EDIT: Did a few tests on several websites. It seems for those that those that
are lighter on ads like WashingtonPost, it can make the loading time 15-30%
faster, while for the heavier ones like iMore, TheVerge, BusinessInsider, it's
50-75% (depending on the ads they show at the time, I assume). The heavier
ones would even take over 30 seconds to load without ad-blocking. I'd say for
most sites you should see a ~50% faster loading with this enabled.

I hope they include tracking-protection option as well in the future, as
Firefox did. Then those features need to come to mobile, too. I don't think
Firefox has implemented TP on mobile either yet.

------
jlarocco
As a former long time Opera user, I'm a little sad to say I don't trust Opera
to block ads for me. uBlock Origin does the job just fine, and my gut feeling
is Opera will have a whitelist or not block everything. Ever since they
switched to being a Chromium skin, I just don't trust them.

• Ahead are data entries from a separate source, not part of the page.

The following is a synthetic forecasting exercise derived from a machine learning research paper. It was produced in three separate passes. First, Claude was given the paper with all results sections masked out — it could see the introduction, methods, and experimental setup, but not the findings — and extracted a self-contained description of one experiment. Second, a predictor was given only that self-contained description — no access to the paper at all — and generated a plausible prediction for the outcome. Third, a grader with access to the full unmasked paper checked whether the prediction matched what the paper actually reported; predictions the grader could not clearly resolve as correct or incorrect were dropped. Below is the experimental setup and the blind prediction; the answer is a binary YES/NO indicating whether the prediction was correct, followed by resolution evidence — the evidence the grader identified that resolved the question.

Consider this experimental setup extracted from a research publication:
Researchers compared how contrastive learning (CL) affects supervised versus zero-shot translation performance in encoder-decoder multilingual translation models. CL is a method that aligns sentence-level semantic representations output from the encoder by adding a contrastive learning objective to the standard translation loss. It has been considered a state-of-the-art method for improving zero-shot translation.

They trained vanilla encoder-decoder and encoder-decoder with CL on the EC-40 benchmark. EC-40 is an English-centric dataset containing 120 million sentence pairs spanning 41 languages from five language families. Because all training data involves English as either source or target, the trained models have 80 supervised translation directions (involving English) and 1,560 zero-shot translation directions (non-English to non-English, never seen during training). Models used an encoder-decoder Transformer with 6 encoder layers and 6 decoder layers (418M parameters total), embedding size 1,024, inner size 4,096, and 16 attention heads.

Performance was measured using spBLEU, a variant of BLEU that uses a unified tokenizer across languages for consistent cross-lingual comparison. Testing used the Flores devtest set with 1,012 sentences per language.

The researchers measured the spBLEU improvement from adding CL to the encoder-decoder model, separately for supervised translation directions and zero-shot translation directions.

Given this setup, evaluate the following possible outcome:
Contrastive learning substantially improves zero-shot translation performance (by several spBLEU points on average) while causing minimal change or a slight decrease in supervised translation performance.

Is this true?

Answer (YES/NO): NO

I'm also curious how this compares against uBlock Origin. I know uBlock uses a
lot less memory and seems a lot faster than ABP for me, and it's curiously
missing from their comparison.

------
Fiahil
Wonderful!

Is it possible, like ubo, to block specific elements on the page that are not
considered 'ads' by default? (like those annoying modals asking you to
subscribe)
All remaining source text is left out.